When the optimization objective is minimizing the maximumTime of completion f _min ：

f _min ＝minC _max

Wherein, C _max ＝maxC _πli,6 。

3. The reinforcement learning-based precast element production scheduling optimization method according to claim 1, wherein the production data includes an order number, a line number, a processing machine number, a precast element start processing time, and a precast element processing completion time.

4. The reinforcement learning-based precast element production scheduling optimization method of claim 1, wherein the converting of the solution of the optimization objective of the scheduling model into the solution based on the deep reinforcement learning model comprises:

establishing an action set, wherein the action set comprises but is not limited to selecting a workpiece with the longest/short processing time, selecting a workpiece with the shortest residual processing time and selecting a workpiece with the longest/short processing time of a subsequent process;

establishing a reward mechanism, and taking the waiting time of the idle time of the machine or the prefabricated part per unit time as a reward function, wherein the reward function is as follows:

5. The reinforcement learning-based precast element production scheduling optimization method of claim 1, wherein parameters in the deep reinforcement learning model are iteratively updated by a DQN algorithm in the deep reinforcement learning.

6. The reinforcement learning-based precast element production scheduling optimization method of claim 1, wherein the training of the deep reinforcement learning model comprises:

s1: initializing neural network parameters;

s2: initializing the state of each machine;

s4: storing the state transition data to an experience playback pool, and covering the old data with the new experience data;

s5: randomly extracting data in batches from the experience playback pool to update parameters of the estimated neural network, and judging whether the round is finished or not according to the set target times of the single round; if so, performing S6, otherwise, performing S3;

s6: and updating the target neural network parameters, judging whether a termination condition is reached, if not, executing S2, and if so, finishing training.

7. A prefabricated part production scheduling optimization method based on reinforcement learning as claimed in claim 1, wherein the deep reinforcement learning model training is performed by adopting a priority experience replay strategy.

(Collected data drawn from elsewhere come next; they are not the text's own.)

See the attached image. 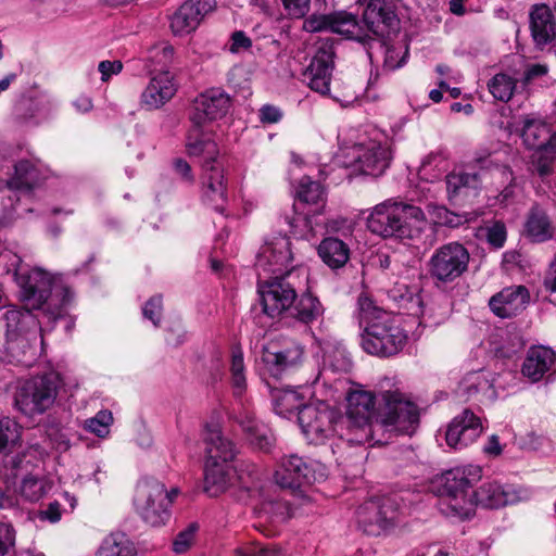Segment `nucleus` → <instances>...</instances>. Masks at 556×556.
I'll list each match as a JSON object with an SVG mask.
<instances>
[{
    "instance_id": "f257e3e1",
    "label": "nucleus",
    "mask_w": 556,
    "mask_h": 556,
    "mask_svg": "<svg viewBox=\"0 0 556 556\" xmlns=\"http://www.w3.org/2000/svg\"><path fill=\"white\" fill-rule=\"evenodd\" d=\"M481 478L479 466L456 467L433 481V490L440 497L439 509L446 517L466 519L475 514L478 505L498 508L510 502V496L497 482L483 483L469 494L472 484Z\"/></svg>"
},
{
    "instance_id": "f03ea898",
    "label": "nucleus",
    "mask_w": 556,
    "mask_h": 556,
    "mask_svg": "<svg viewBox=\"0 0 556 556\" xmlns=\"http://www.w3.org/2000/svg\"><path fill=\"white\" fill-rule=\"evenodd\" d=\"M15 279L20 287L21 301L27 311H41L50 318L56 319L72 300L73 293L61 276L43 268L24 270L18 264L15 268Z\"/></svg>"
},
{
    "instance_id": "7ed1b4c3",
    "label": "nucleus",
    "mask_w": 556,
    "mask_h": 556,
    "mask_svg": "<svg viewBox=\"0 0 556 556\" xmlns=\"http://www.w3.org/2000/svg\"><path fill=\"white\" fill-rule=\"evenodd\" d=\"M425 220L420 207L386 201L372 208L367 217V228L383 238L413 239L420 236Z\"/></svg>"
},
{
    "instance_id": "20e7f679",
    "label": "nucleus",
    "mask_w": 556,
    "mask_h": 556,
    "mask_svg": "<svg viewBox=\"0 0 556 556\" xmlns=\"http://www.w3.org/2000/svg\"><path fill=\"white\" fill-rule=\"evenodd\" d=\"M306 280L307 271L304 268H291L283 275L268 278L258 274L257 290L263 312L275 318L289 309L296 299L298 290Z\"/></svg>"
},
{
    "instance_id": "39448f33",
    "label": "nucleus",
    "mask_w": 556,
    "mask_h": 556,
    "mask_svg": "<svg viewBox=\"0 0 556 556\" xmlns=\"http://www.w3.org/2000/svg\"><path fill=\"white\" fill-rule=\"evenodd\" d=\"M61 383L67 387L61 375L54 371L25 381L15 394L17 409L29 417L46 413L54 404ZM68 387L77 389L78 381L73 379Z\"/></svg>"
},
{
    "instance_id": "423d86ee",
    "label": "nucleus",
    "mask_w": 556,
    "mask_h": 556,
    "mask_svg": "<svg viewBox=\"0 0 556 556\" xmlns=\"http://www.w3.org/2000/svg\"><path fill=\"white\" fill-rule=\"evenodd\" d=\"M357 304L359 323L365 324L363 348H397L406 343L407 336L399 327L387 325L388 314L369 296L361 294Z\"/></svg>"
},
{
    "instance_id": "0eeeda50",
    "label": "nucleus",
    "mask_w": 556,
    "mask_h": 556,
    "mask_svg": "<svg viewBox=\"0 0 556 556\" xmlns=\"http://www.w3.org/2000/svg\"><path fill=\"white\" fill-rule=\"evenodd\" d=\"M178 493L177 488L167 491L164 483L155 479L141 480L136 489V510L152 527L165 525L170 517L169 507Z\"/></svg>"
},
{
    "instance_id": "6e6552de",
    "label": "nucleus",
    "mask_w": 556,
    "mask_h": 556,
    "mask_svg": "<svg viewBox=\"0 0 556 556\" xmlns=\"http://www.w3.org/2000/svg\"><path fill=\"white\" fill-rule=\"evenodd\" d=\"M346 414L340 421L346 429V440L353 444H364L374 439L370 417L375 408V396L371 392L355 389L346 395Z\"/></svg>"
},
{
    "instance_id": "1a4fd4ad",
    "label": "nucleus",
    "mask_w": 556,
    "mask_h": 556,
    "mask_svg": "<svg viewBox=\"0 0 556 556\" xmlns=\"http://www.w3.org/2000/svg\"><path fill=\"white\" fill-rule=\"evenodd\" d=\"M467 248L457 242L444 243L434 250L428 261V273L435 286H446L460 278L469 266Z\"/></svg>"
},
{
    "instance_id": "9d476101",
    "label": "nucleus",
    "mask_w": 556,
    "mask_h": 556,
    "mask_svg": "<svg viewBox=\"0 0 556 556\" xmlns=\"http://www.w3.org/2000/svg\"><path fill=\"white\" fill-rule=\"evenodd\" d=\"M303 29L308 33L331 31L345 39L354 40L367 47L371 36L358 21L357 15L345 10L328 14H312L303 22Z\"/></svg>"
},
{
    "instance_id": "9b49d317",
    "label": "nucleus",
    "mask_w": 556,
    "mask_h": 556,
    "mask_svg": "<svg viewBox=\"0 0 556 556\" xmlns=\"http://www.w3.org/2000/svg\"><path fill=\"white\" fill-rule=\"evenodd\" d=\"M340 419L337 410L325 403L305 405L298 413V421L303 433L307 440L316 444L334 434L341 438L345 435L339 430L344 428Z\"/></svg>"
},
{
    "instance_id": "f8f14e48",
    "label": "nucleus",
    "mask_w": 556,
    "mask_h": 556,
    "mask_svg": "<svg viewBox=\"0 0 556 556\" xmlns=\"http://www.w3.org/2000/svg\"><path fill=\"white\" fill-rule=\"evenodd\" d=\"M325 468L321 464L306 460L298 454L285 455L275 470V481L282 489L296 491L324 479Z\"/></svg>"
},
{
    "instance_id": "ddd939ff",
    "label": "nucleus",
    "mask_w": 556,
    "mask_h": 556,
    "mask_svg": "<svg viewBox=\"0 0 556 556\" xmlns=\"http://www.w3.org/2000/svg\"><path fill=\"white\" fill-rule=\"evenodd\" d=\"M386 413L381 425L399 433L412 434L419 424V409L404 393L399 390L384 391Z\"/></svg>"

8. A reinforcement learning-based prefabricated part production scheduling optimization system is characterized by comprising:

a model training module: establishing an experience playback pool based on the state of the current machine, the current action, the reward corresponding to the current action and the state of the machine at the next moment, and extracting data in the experience playback pool randomly in batches to perform iterative updating on the deep reinforcement learning model to obtain a trained deep reinforcement learning model;

a policy output module: and inputting the order information of the prefabricated part into the trained deep reinforcement learning model and outputting an optimal scheduling strategy.

9. A computer-readable storage medium, on which a computer program is stored which, when being executed by a processor, carries out the steps of a method for reinforcement learning based optimization of a production schedule for prefabricated parts according to any one of claims 1 to 7.

10. A processing apparatus comprising a memory, a processor and a computer program stored on the memory and executable on the processor, wherein the processor when executing the program performs the steps of a method of reinforcement learning based pre-form production scheduling optimization method of any of claims 1-7.